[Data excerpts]
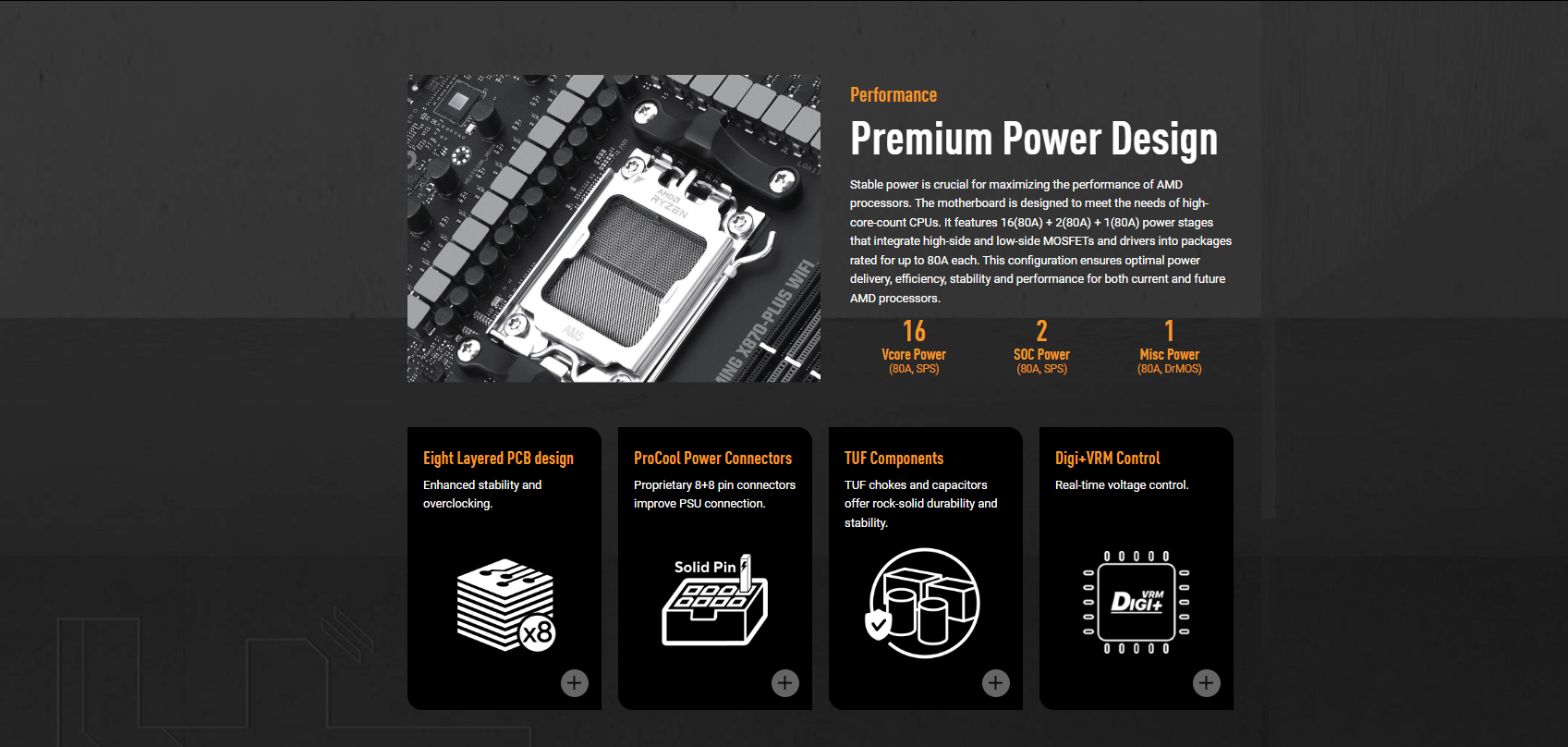 AMD RYZEN

AM5

MING X870-PLUS WIFI

Performance

Premium Power Design

Stable power is crucial for maximizing the performance of AMD processors. The motherboard is designed to meet the needs of high-core-count CPUs. It features 16(80A) + 2(80A) + 1(80A) power stages that integrate high-side and low-side MOSFETs and drivers into packages rated for up to 80A each. This configuration ensures optimal power delivery, efficiency, stability and performance for both current and future AMD processors.

16
Vcore Power
(80A, SPS)

2
SOC Power
(80A, SPS)

1
Misc Power
(80A, DrMOS)

Eight Layered PCB design

Enhanced stability and overclocking.

x8

ProCool Power Connectors

Proprietary 8+8 pin connectors improve PSU connection.

Solid Pin

TUF Components

TUF chokes and capacitors offer rock-solid durability and stability.

Digi+VRM Control

Real-time voltage control.

DIGI+ VRM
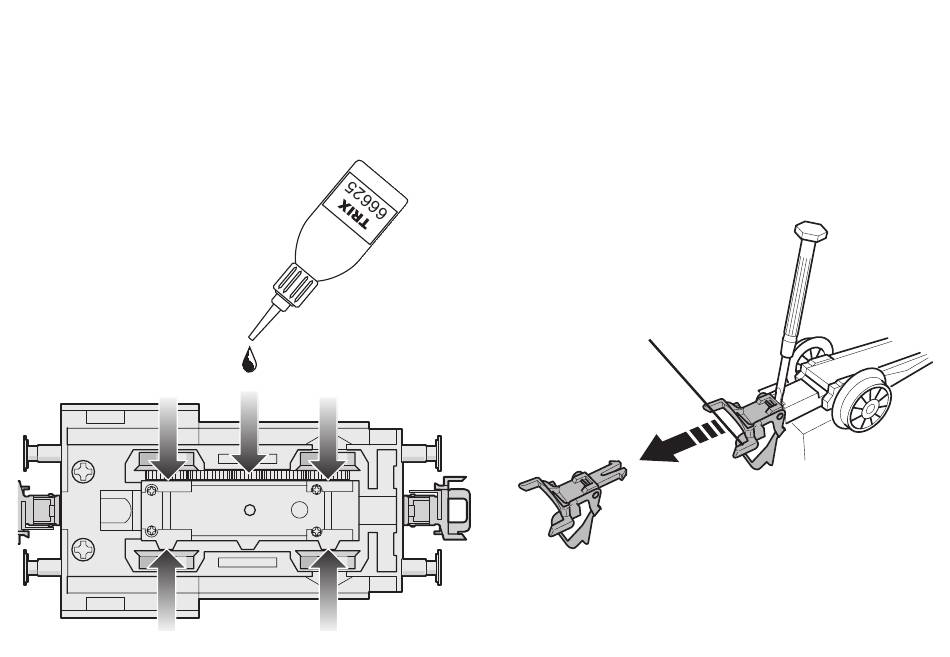 TRIX
66625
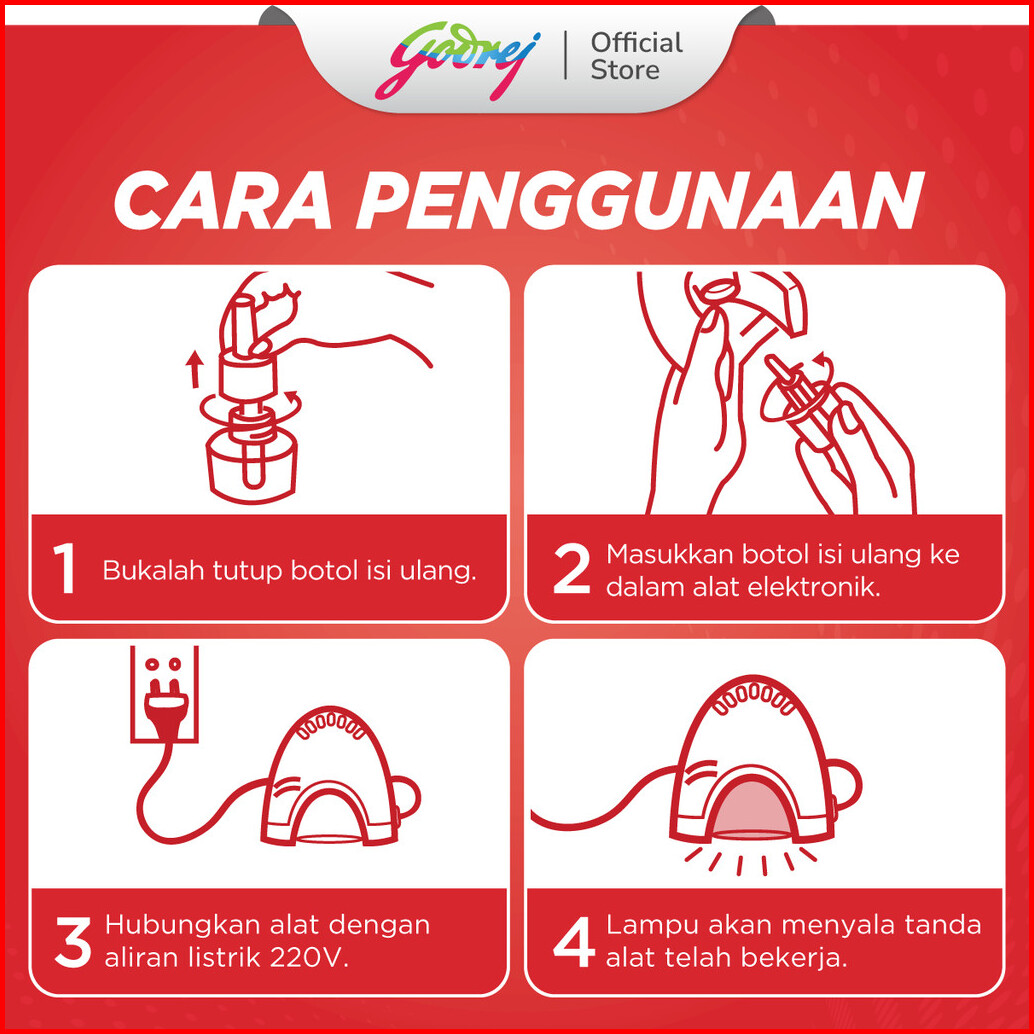 Godrej | Official Store

CARA PENGGUNAAN

1 Bukalah tutup botol isi ulang.

2 Masukkan botol isi ulang ke dalam alat elektronik.

3 Hubungkan alat dengan aliran listrik 220V.

4 Lampu akan menyala tanda alat telah bekerja.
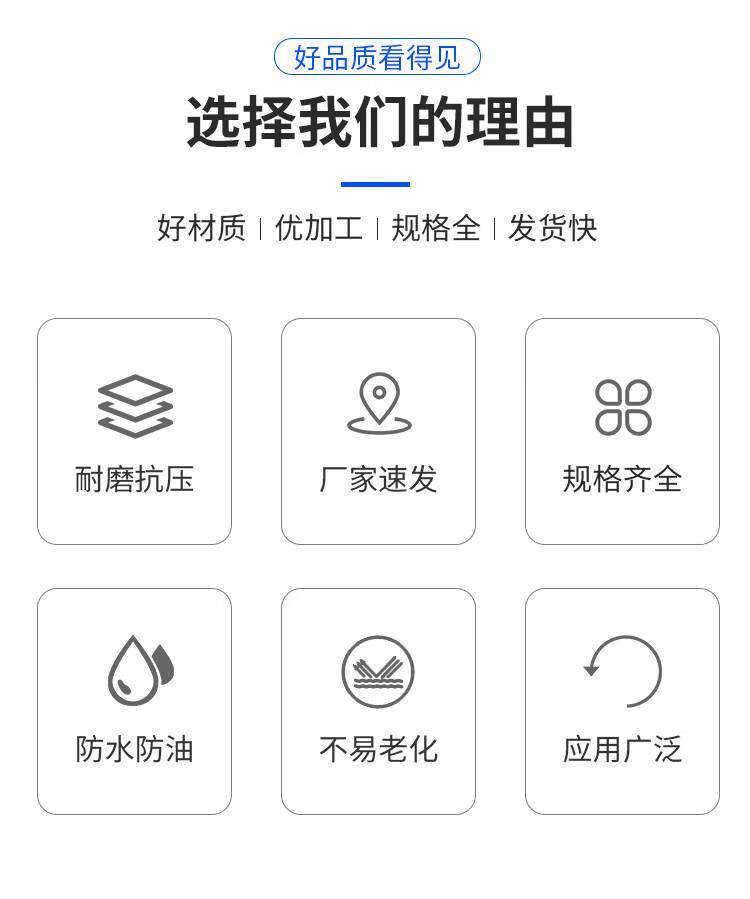 好品质看得见

选择我们的理由

好材质 | 优加工 | 规格全 | 发货快

耐磨抗压

厂家速发

规格齐全

防水防油

不易老化

应用广泛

◆ Work required: Leaving all pictures aside, quote each record exactly.

◆ Exercise solution:
 AMD RYZEN

AM5

MING X870-PLUS WIFI

Performance

Premium Power Design

Stable power is crucial for maximizing the performance of AMD processors. The motherboard is designed to meet the needs of high-core-count CPUs. It features 16(80A) + 2(80A) + 1(80A) power stages that integrate high-side and low-side MOSFETs and drivers into packages rated for up to 80A each. This configuration ensures optimal power delivery, efficiency, stability and performance for both current and future AMD processors.

16
Vcore Power
(80A, SPS)

2
SOC Power
(80A, SPS)

1
Misc Power
(80A, DrMOS)

Eight Layered PCB design

Enhanced stability and overclocking.

x8

ProCool Power Connectors

Proprietary 8+8 pin connectors improve PSU connection.

Solid Pin

TUF Components

TUF chokes and capacitors offer rock-solid durability and stability.

Digi+VRM Control

Real-time voltage control.

DIGI+ VRM
 TRIX
66625
 Godrej | Official Store

CARA PENGGUNAAN

1 Bukalah tutup botol isi ulang.

2 Masukkan botol isi ulang ke dalam alat elektronik.

3 Hubungkan alat dengan aliran listrik 220V.

4 Lampu akan menyala tanda alat telah bekerja.
 好品质看得见

选择我们的理由

好材质 | 优加工 | 规格全 | 发货快

耐磨抗压

厂家速发

规格齐全

防水防油

不易老化

应用广泛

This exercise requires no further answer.